*TASK:* What you return must match the records below exactly, down to each character.
**** DATA EXTRACT
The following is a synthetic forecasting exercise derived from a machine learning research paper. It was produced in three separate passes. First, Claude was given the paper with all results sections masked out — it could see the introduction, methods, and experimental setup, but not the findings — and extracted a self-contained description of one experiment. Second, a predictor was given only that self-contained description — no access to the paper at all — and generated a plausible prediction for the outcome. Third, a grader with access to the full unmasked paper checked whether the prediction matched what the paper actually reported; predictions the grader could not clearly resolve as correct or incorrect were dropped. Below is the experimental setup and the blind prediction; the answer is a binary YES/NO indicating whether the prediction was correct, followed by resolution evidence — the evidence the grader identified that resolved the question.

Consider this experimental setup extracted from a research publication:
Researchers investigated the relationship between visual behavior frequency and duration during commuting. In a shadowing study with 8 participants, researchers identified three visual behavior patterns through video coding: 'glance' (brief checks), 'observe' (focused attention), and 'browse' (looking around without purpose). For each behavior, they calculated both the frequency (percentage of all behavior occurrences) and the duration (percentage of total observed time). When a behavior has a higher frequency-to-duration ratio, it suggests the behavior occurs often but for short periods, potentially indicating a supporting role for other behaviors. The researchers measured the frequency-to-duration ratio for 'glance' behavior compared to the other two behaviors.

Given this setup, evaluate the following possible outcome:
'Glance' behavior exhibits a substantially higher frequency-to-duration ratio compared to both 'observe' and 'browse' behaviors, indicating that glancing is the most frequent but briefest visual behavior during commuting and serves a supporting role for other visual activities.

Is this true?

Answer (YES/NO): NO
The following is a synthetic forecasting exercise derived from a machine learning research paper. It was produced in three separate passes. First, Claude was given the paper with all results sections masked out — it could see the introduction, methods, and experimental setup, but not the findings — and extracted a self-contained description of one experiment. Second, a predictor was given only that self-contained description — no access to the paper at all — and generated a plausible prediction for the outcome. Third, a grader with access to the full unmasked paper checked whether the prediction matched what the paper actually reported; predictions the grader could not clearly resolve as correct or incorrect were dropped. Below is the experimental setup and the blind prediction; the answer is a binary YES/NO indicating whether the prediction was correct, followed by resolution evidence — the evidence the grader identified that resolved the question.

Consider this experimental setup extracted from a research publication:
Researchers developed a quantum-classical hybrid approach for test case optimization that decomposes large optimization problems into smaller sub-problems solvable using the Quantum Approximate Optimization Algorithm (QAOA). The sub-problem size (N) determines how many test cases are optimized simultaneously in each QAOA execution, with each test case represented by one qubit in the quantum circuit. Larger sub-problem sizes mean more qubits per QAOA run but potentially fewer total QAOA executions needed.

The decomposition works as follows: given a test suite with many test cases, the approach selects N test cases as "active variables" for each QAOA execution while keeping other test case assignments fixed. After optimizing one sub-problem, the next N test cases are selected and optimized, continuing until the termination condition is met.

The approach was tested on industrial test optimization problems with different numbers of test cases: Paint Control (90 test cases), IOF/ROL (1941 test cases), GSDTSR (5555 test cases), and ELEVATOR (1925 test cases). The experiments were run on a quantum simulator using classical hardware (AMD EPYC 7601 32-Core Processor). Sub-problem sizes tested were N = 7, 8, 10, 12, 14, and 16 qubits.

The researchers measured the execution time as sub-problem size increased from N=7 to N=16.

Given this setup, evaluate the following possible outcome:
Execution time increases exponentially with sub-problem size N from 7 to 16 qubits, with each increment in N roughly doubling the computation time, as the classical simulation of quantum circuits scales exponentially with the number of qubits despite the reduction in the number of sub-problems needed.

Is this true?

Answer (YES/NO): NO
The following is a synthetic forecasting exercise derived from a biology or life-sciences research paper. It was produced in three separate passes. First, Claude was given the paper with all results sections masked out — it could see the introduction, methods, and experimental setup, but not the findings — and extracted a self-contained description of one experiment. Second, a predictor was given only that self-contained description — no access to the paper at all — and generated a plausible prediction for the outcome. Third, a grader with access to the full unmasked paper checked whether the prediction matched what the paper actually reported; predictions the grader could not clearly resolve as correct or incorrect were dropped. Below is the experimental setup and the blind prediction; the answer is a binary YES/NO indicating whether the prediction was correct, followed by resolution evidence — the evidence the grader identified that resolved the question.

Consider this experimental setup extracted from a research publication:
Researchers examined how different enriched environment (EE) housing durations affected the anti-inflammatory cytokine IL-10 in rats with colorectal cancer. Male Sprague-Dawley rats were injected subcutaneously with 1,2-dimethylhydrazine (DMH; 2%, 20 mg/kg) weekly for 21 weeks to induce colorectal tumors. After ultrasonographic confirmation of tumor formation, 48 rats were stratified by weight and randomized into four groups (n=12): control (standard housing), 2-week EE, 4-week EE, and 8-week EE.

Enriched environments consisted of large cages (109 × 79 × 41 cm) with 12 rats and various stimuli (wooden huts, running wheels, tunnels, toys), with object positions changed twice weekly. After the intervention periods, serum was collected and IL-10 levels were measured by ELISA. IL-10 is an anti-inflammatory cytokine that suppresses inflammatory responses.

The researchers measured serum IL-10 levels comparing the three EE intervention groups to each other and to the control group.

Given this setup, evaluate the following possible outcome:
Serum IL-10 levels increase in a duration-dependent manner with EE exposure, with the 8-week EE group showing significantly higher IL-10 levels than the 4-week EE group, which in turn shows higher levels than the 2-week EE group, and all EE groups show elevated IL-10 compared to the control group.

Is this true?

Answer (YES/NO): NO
********
*RESPONSE TO THE TASK:*
The following is a synthetic forecasting exercise derived from a machine learning research paper. It was produced in three separate passes. First, Claude was given the paper with all results sections masked out — it could see the introduction, methods, and experimental setup, but not the findings — and extracted a self-contained description of one experiment. Second, a predictor was given only that self-contained description — no access to the paper at all — and generated a plausible prediction for the outcome. Third, a grader with access to the full unmasked paper checked whether the prediction matched what the paper actually reported; predictions the grader could not clearly resolve as correct or incorrect were dropped. Below is the experimental setup and the blind prediction; the answer is a binary YES/NO indicating whether the prediction was correct, followed by resolution evidence — the evidence the grader identified that resolved the question.

Consider this experimental setup extracted from a research publication:
Researchers investigated the relationship between visual behavior frequency and duration during commuting. In a shadowing study with 8 participants, researchers identified three visual behavior patterns through video coding: 'glance' (brief checks), 'observe' (focused attention), and 'browse' (looking around without purpose). For each behavior, they calculated both the frequency (percentage of all behavior occurrences) and the duration (percentage of total observed time). When a behavior has a higher frequency-to-duration ratio, it suggests the behavior occurs often but for short periods, potentially indicating a supporting role for other behaviors. The researchers measured the frequency-to-duration ratio for 'glance' behavior compared to the other two behaviors.

Given this setup, evaluate the following possible outcome:
'Glance' behavior exhibits a substantially higher frequency-to-duration ratio compared to both 'observe' and 'browse' behaviors, indicating that glancing is the most frequent but briefest visual behavior during commuting and serves a supporting role for other visual activities.

Is this true?

Answer (YES/NO): NO
The following is a synthetic forecasting exercise derived from a machine learning research paper. It was produced in three separate passes. First, Claude was given the paper with all results sections masked out — it could see the introduction, methods, and experimental setup, but not the findings — and extracted a self-contained description of one experiment. Second, a predictor was given only that self-contained description — no access to the paper at all — and generated a plausible prediction for the outcome. Third, a grader with access to the full unmasked paper checked whether the prediction matched what the paper actually reported; predictions the grader could not clearly resolve as correct or incorrect were dropped. Below is the experimental setup and the blind prediction; the answer is a binary YES/NO indicating whether the prediction was correct, followed by resolution evidence — the evidence the grader identified that resolved the question.

Consider this experimental setup extracted from a research publication:
Researchers developed a quantum-classical hybrid approach for test case optimization that decomposes large optimization problems into smaller sub-problems solvable using the Quantum Approximate Optimization Algorithm (QAOA). The sub-problem size (N) determines how many test cases are optimized simultaneously in each QAOA execution, with each test case represented by one qubit in the quantum circuit. Larger sub-problem sizes mean more qubits per QAOA run but potentially fewer total QAOA executions needed.

The decomposition works as follows: given a test suite with many test cases, the approach selects N test cases as "active variables" for each QAOA execution while keeping other test case assignments fixed. After optimizing one sub-problem, the next N test cases are selected and optimized, continuing until the termination condition is met.

The approach was tested on industrial test optimization problems with different numbers of test cases: Paint Control (90 test cases), IOF/ROL (1941 test cases), GSDTSR (5555 test cases), and ELEVATOR (1925 test cases). The experiments were run on a quantum simulator using classical hardware (AMD EPYC 7601 32-Core Processor). Sub-problem sizes tested were N = 7, 8, 10, 12, 14, and 16 qubits.

The researchers measured the execution time as sub-problem size increased from N=7 to N=16.

Given this setup, evaluate the following possible outcome:
Execution time increases exponentially with sub-problem size N from 7 to 16 qubits, with each increment in N roughly doubling the computation time, as the classical simulation of quantum circuits scales exponentially with the number of qubits despite the reduction in the number of sub-problems needed.

Is this true?

Answer (YES/NO): NO
The following is a synthetic forecasting exercise derived from a biology or life-sciences research paper. It was produced in three separate passes. First, Claude was given the paper with all results sections masked out — it could see the introduction, methods, and experimental setup, but not the findings — and extracted a self-contained description of one experiment. Second, a predictor was given only that self-contained description — no access to the paper at all — and generated a plausible prediction for the outcome. Third, a grader with access to the full unmasked paper checked whether the prediction matched what the paper actually reported; predictions the grader could not clearly resolve as correct or incorrect were dropped. Below is the experimental setup and the blind prediction; the answer is a binary YES/NO indicating whether the prediction was correct, followed by resolution evidence — the evidence the grader identified that resolved the question.

Consider this experimental setup extracted from a research publication:
Researchers examined how different enriched environment (EE) housing durations affected the anti-inflammatory cytokine IL-10 in rats with colorectal cancer. Male Sprague-Dawley rats were injected subcutaneously with 1,2-dimethylhydrazine (DMH; 2%, 20 mg/kg) weekly for 21 weeks to induce colorectal tumors. After ultrasonographic confirmation of tumor formation, 48 rats were stratified by weight and randomized into four groups (n=12): control (standard housing), 2-week EE, 4-week EE, and 8-week EE.

Enriched environments consisted of large cages (109 × 79 × 41 cm) with 12 rats and various stimuli (wooden huts, running wheels, tunnels, toys), with object positions changed twice weekly. After the intervention periods, serum was collected and IL-10 levels were measured by ELISA. IL-10 is an anti-inflammatory cytokine that suppresses inflammatory responses.

The researchers measured serum IL-10 levels comparing the three EE intervention groups to each other and to the control group.

Given this setup, evaluate the following possible outcome:
Serum IL-10 levels increase in a duration-dependent manner with EE exposure, with the 8-week EE group showing significantly higher IL-10 levels than the 4-week EE group, which in turn shows higher levels than the 2-week EE group, and all EE groups show elevated IL-10 compared to the control group.

Is this true?

Answer (YES/NO): NO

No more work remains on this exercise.